Appearance
A Sankey diagram shows how a quantity flows between categories, drawing each flow as a band whose width is proportional to its size. It is the right tool when your story is about movement — migrants between counties, apprentices into trades, cargo between ports — rather than about static totals. The width of every band is the quantity, so the eye reads volume directly.
This guide builds one from a tiny worked example and names the pitfalls beginners hit first.
What is a Sankey diagram, and what is it for?
Think of a river delta. A total enters on the left, splits into branches, and the width of each branch is the volume it carries. A Sankey applies that to data: nodes are categories, links are flows, and link width encodes quantity. Historians reach for them to trace transitions — where a population of apprentices ends up by trade, how a parish's emigrants distribute across destinations, how cargo moves through a chain of ports.

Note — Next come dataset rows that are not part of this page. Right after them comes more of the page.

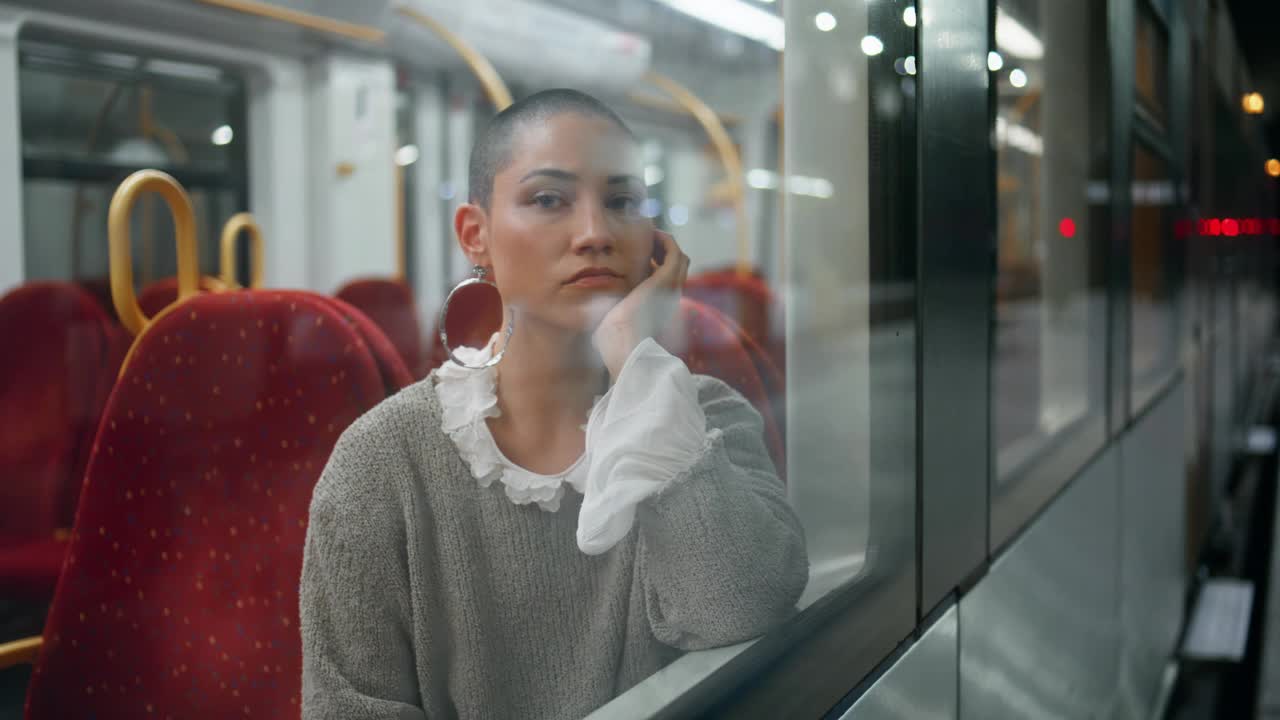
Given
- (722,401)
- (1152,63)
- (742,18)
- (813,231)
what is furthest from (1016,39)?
(1152,63)

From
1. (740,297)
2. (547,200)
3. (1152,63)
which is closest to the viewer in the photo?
(547,200)

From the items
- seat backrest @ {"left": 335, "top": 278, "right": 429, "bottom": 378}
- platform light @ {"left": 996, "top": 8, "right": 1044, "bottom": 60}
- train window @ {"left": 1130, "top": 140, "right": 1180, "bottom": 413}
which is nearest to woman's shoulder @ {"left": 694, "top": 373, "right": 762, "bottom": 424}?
seat backrest @ {"left": 335, "top": 278, "right": 429, "bottom": 378}

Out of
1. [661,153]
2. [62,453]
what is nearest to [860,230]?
[661,153]

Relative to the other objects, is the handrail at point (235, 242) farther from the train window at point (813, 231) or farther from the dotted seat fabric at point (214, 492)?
the train window at point (813, 231)

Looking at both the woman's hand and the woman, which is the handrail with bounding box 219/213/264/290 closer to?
the woman

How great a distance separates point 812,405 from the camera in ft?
3.58

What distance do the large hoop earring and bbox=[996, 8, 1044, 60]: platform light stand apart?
1.08 metres

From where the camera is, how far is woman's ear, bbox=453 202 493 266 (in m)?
0.67

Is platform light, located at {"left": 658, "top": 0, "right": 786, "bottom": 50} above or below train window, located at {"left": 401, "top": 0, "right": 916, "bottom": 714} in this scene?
above

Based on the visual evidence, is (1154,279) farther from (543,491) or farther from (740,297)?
(543,491)

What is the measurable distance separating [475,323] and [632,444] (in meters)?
0.13

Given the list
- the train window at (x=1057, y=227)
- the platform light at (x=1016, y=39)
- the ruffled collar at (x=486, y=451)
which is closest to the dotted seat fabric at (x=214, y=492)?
the ruffled collar at (x=486, y=451)

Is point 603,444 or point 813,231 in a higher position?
point 813,231

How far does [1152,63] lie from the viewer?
3.39 metres
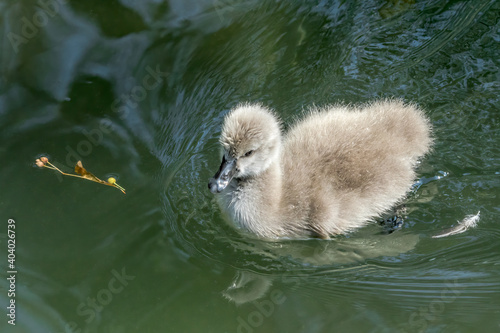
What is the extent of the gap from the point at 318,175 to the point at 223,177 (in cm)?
57

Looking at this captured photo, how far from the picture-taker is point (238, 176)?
3117mm

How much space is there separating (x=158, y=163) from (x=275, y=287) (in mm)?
1130

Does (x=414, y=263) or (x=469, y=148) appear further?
(x=469, y=148)

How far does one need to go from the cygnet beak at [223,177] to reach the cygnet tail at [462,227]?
4.10 feet

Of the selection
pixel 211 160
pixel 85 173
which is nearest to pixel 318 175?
pixel 211 160

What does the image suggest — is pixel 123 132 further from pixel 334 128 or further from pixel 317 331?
pixel 317 331

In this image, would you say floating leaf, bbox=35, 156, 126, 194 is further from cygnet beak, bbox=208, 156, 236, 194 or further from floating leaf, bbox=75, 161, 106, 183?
cygnet beak, bbox=208, 156, 236, 194

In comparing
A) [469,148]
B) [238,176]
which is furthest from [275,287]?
[469,148]

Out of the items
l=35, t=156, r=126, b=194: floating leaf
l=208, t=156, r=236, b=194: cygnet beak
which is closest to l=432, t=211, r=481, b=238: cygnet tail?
l=208, t=156, r=236, b=194: cygnet beak

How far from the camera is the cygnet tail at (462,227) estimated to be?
331 cm

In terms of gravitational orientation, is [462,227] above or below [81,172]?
above

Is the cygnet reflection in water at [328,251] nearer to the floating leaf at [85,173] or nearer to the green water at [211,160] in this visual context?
the green water at [211,160]

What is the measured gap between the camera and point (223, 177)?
3012mm

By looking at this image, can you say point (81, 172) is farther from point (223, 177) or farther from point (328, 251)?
point (328, 251)
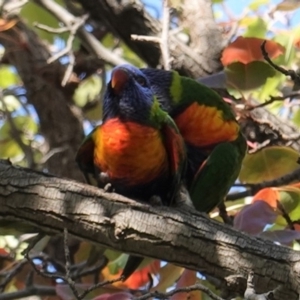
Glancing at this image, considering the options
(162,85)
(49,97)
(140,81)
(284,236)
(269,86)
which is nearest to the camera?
(284,236)

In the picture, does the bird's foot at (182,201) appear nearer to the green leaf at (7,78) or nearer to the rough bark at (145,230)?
the rough bark at (145,230)

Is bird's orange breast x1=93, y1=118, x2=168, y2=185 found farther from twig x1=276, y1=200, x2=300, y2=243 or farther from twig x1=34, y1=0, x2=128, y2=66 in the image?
twig x1=34, y1=0, x2=128, y2=66

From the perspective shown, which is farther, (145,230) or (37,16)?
(37,16)

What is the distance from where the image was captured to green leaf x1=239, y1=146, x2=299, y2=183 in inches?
81.9

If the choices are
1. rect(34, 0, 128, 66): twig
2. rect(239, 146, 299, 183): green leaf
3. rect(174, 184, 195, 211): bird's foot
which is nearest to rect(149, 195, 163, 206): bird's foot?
rect(174, 184, 195, 211): bird's foot

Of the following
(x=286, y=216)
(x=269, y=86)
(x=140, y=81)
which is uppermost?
(x=140, y=81)

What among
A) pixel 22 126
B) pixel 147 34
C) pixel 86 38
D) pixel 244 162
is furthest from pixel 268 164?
pixel 22 126

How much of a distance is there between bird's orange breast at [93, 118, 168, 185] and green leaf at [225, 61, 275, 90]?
500 mm

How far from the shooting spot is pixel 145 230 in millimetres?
1496

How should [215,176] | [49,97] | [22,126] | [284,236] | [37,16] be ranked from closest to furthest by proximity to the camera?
[284,236] → [215,176] → [37,16] → [49,97] → [22,126]

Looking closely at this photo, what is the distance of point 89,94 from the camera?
285 cm

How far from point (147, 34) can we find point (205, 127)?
558 millimetres

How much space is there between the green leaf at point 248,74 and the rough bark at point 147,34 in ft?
1.27

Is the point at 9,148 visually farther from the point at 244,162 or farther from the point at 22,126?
the point at 244,162
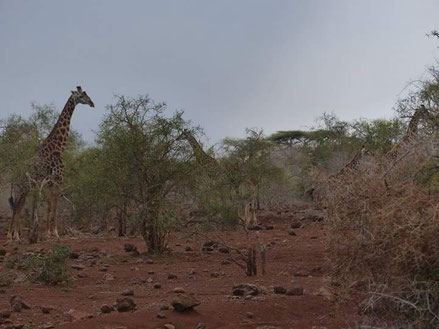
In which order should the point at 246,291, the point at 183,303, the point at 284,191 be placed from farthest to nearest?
the point at 284,191 < the point at 246,291 < the point at 183,303

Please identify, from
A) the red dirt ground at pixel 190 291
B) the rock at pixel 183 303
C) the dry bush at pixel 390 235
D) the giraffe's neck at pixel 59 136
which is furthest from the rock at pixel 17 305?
the giraffe's neck at pixel 59 136

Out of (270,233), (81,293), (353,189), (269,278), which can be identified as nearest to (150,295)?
(81,293)

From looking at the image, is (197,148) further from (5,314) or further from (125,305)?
(5,314)

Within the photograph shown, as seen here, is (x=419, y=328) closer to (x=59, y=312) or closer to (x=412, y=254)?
(x=412, y=254)

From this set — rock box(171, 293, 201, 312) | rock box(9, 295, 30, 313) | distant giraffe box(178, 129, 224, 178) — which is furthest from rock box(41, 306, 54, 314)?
distant giraffe box(178, 129, 224, 178)

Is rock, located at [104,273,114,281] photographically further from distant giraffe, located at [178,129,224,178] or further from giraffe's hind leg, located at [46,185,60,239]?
giraffe's hind leg, located at [46,185,60,239]

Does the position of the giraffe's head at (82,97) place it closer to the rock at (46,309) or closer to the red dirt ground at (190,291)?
the red dirt ground at (190,291)

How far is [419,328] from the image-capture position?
16.3 feet

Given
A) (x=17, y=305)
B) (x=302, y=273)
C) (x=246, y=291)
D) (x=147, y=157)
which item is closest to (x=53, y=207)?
(x=147, y=157)

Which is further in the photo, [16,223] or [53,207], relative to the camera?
[16,223]

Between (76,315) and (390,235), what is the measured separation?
3753 mm

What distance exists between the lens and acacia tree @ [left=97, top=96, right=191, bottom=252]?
12836mm

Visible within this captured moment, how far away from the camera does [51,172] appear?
1669 centimetres

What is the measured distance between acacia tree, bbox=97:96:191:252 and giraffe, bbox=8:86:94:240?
12.5 ft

The key intuition: a Sankey answers "how does this total break down and move", not "which category is biggest". For the latter, use a bar chart.
What data do I need to build one?
Almost nothing — a links table with three columns: source, target, value. The tool infers the nodes from the labels.
csv
source,target,value
Yorkshire,London,420
Yorkshire,Lancashire,180
Yorkshire,Overseas,95
Norfolk,London,310
Norfolk,Overseas,60Feed that to SankeyMATIC (paste flows as Yorkshire [420] London) for a no-code chart, or to a script for something reproducible. In Python with Plotly you map labels to integer indices:
python
import plotly.graph_objects as go
labels = ["Yorkshire", "Norfolk", "London", "Lancashire", "Overseas"]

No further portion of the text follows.